** SEZIONE TESTO **
——
Da internet all'uomo... I virus sono sempre in agguato Società

Il 2020 si è aperto con un’emergenza sanitaria proveniente dall’estremo oriente, il coronavirus, un bacillo che provoca un’infezione per la quale al momento non esiste una cura e della quale ancora non è ben chiaro il tasso di mortalità (nonostante sia da molti virologi ritenuto non più grave di un’influenza stagionale; di certo non è l’influenza spagnola che un secolo fa causò più vittime del conflitto mondiale appena terminato).

Se torniamo indietro con la memoria di due decenni, all’alba del 2000, non era un virus e non proveniva dalla Cina il baco che tenne in ansia il mondo intero alla vigilia di Capodanno. Sto parlando del millennium bug, il baco del millennio che, a detta di alcuni, avrebbe fatto impazzire i computer di tutto il mondo al passaggio della data da 1999 a 2000. Come certo ricorderete, il tanto temuto collasso dei sistemi informatici globali non vi fu.
——
** RIGHE FORNITE **
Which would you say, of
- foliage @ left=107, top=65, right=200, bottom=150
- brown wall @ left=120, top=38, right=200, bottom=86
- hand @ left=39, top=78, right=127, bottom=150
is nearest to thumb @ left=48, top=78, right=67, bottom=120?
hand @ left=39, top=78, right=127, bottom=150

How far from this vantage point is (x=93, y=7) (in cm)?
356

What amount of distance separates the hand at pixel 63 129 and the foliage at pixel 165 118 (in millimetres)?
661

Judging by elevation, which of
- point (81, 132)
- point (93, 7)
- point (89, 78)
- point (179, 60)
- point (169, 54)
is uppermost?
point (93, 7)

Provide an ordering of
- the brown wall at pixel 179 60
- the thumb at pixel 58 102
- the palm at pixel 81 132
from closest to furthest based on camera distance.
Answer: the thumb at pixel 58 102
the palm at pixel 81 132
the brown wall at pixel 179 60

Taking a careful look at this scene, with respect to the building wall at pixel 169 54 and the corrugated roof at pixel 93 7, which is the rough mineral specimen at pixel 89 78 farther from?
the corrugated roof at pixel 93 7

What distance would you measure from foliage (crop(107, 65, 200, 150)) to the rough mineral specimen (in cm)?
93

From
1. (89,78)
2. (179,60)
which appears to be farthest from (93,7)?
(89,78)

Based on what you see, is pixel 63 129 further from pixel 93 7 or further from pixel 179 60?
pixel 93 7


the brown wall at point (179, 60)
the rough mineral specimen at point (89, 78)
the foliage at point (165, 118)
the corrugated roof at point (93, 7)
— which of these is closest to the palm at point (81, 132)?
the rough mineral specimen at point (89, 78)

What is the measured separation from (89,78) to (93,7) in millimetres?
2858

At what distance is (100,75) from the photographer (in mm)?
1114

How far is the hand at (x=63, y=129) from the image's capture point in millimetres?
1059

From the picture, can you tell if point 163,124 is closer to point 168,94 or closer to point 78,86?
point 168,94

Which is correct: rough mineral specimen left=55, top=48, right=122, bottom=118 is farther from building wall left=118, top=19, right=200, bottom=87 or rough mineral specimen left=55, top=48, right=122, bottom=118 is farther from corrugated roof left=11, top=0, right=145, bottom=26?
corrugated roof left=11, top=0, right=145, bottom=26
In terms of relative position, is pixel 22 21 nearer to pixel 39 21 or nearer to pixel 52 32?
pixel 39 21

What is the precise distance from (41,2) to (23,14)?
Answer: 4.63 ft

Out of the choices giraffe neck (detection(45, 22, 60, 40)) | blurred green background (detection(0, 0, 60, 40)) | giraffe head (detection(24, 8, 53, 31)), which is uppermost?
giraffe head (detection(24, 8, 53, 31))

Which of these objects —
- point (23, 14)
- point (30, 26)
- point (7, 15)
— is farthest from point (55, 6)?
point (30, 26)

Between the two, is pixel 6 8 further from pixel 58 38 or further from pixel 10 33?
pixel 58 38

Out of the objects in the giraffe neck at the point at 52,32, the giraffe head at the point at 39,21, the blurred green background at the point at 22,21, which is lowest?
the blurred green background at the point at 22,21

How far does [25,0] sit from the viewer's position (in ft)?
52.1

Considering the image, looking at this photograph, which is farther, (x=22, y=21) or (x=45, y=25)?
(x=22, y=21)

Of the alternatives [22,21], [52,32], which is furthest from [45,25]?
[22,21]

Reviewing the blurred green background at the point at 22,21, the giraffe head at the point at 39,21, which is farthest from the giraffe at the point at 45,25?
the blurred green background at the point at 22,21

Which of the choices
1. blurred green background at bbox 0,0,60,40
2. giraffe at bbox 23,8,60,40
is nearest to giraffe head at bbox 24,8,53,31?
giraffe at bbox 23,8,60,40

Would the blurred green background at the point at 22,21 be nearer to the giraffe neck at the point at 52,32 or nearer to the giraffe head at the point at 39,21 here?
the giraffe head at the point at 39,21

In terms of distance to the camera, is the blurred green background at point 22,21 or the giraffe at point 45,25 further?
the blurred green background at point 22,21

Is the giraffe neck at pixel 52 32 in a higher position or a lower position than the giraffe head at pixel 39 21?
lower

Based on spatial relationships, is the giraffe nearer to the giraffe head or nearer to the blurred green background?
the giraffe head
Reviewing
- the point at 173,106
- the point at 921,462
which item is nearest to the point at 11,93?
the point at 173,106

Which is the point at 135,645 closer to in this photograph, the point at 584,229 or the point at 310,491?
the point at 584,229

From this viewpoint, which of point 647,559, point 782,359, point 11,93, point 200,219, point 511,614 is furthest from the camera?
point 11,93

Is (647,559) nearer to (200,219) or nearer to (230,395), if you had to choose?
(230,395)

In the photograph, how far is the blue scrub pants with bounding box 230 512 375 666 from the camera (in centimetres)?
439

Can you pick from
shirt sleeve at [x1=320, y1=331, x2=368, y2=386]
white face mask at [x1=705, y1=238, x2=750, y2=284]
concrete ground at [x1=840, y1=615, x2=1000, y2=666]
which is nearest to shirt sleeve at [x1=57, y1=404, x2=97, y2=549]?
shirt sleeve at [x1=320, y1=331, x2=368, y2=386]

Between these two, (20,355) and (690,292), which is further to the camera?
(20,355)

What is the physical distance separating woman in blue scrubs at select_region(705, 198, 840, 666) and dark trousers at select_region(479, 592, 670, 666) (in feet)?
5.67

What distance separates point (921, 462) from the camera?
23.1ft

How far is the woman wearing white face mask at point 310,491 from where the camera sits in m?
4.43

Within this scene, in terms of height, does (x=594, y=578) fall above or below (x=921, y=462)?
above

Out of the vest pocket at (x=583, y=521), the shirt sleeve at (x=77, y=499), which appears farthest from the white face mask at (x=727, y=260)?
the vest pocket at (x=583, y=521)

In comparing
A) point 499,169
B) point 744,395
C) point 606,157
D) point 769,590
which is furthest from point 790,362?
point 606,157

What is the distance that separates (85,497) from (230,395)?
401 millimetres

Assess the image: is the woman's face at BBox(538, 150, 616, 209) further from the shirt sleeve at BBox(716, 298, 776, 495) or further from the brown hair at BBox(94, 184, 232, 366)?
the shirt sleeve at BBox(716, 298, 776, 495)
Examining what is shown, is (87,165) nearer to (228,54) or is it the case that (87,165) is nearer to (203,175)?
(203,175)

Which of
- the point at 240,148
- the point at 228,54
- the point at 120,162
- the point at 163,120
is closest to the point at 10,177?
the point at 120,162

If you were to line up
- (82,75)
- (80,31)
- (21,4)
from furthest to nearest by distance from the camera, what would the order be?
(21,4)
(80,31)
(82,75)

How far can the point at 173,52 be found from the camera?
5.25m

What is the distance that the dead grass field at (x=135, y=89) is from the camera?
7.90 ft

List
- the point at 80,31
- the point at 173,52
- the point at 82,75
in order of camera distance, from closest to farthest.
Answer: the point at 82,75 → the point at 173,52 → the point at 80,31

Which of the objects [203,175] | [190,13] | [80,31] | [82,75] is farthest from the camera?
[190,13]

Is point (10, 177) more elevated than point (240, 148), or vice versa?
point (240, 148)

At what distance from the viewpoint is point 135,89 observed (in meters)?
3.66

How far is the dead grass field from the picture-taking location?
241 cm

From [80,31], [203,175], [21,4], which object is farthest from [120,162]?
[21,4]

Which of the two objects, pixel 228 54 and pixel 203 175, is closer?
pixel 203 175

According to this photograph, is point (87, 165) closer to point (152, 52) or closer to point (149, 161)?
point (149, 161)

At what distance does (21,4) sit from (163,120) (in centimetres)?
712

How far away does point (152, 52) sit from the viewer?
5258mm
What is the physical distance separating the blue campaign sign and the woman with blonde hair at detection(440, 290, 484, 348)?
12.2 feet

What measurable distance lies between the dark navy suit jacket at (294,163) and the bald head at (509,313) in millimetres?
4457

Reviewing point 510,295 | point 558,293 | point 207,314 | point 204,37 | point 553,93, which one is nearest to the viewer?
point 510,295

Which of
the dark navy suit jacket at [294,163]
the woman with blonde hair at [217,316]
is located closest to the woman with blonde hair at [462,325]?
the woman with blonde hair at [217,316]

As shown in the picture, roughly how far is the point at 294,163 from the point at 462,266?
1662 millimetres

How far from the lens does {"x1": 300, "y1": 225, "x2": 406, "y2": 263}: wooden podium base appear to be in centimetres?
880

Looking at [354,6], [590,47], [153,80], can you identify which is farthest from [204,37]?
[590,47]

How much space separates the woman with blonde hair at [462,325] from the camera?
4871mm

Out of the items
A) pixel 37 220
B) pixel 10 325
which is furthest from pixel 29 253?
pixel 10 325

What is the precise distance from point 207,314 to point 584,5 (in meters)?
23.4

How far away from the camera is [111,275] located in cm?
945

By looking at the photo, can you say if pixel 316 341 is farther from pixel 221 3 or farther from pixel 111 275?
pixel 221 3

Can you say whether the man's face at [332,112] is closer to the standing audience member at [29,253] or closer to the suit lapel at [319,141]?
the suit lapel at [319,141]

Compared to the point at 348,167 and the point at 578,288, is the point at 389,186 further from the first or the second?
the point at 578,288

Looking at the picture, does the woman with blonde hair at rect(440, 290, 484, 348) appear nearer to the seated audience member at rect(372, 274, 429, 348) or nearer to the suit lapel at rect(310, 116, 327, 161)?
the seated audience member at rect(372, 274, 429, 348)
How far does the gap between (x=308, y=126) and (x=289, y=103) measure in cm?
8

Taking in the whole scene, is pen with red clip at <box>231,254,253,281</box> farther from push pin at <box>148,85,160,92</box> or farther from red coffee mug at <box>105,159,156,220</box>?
——
** IL TUO COMPITO **
Riscrivi in forma più breve il paragrafo del testo sui virus che comincia con "Se torniamo indietro", mantenendone i fatti principali. Le righe sono materiale a sé, distinto dal testo.

** SEZIONE RISPOSTA **
Alla vigilia del Capodanno 2000 il mondo temeva il millennium bug. Non era un virus e non veniva dalla Cina, ma un baco che secondo alcuni avrebbe mandato in tilt i computer di tutto il mondo al passaggio dal 1999 al 2000. Il temuto collasso dei sistemi informatici globali non ci fu.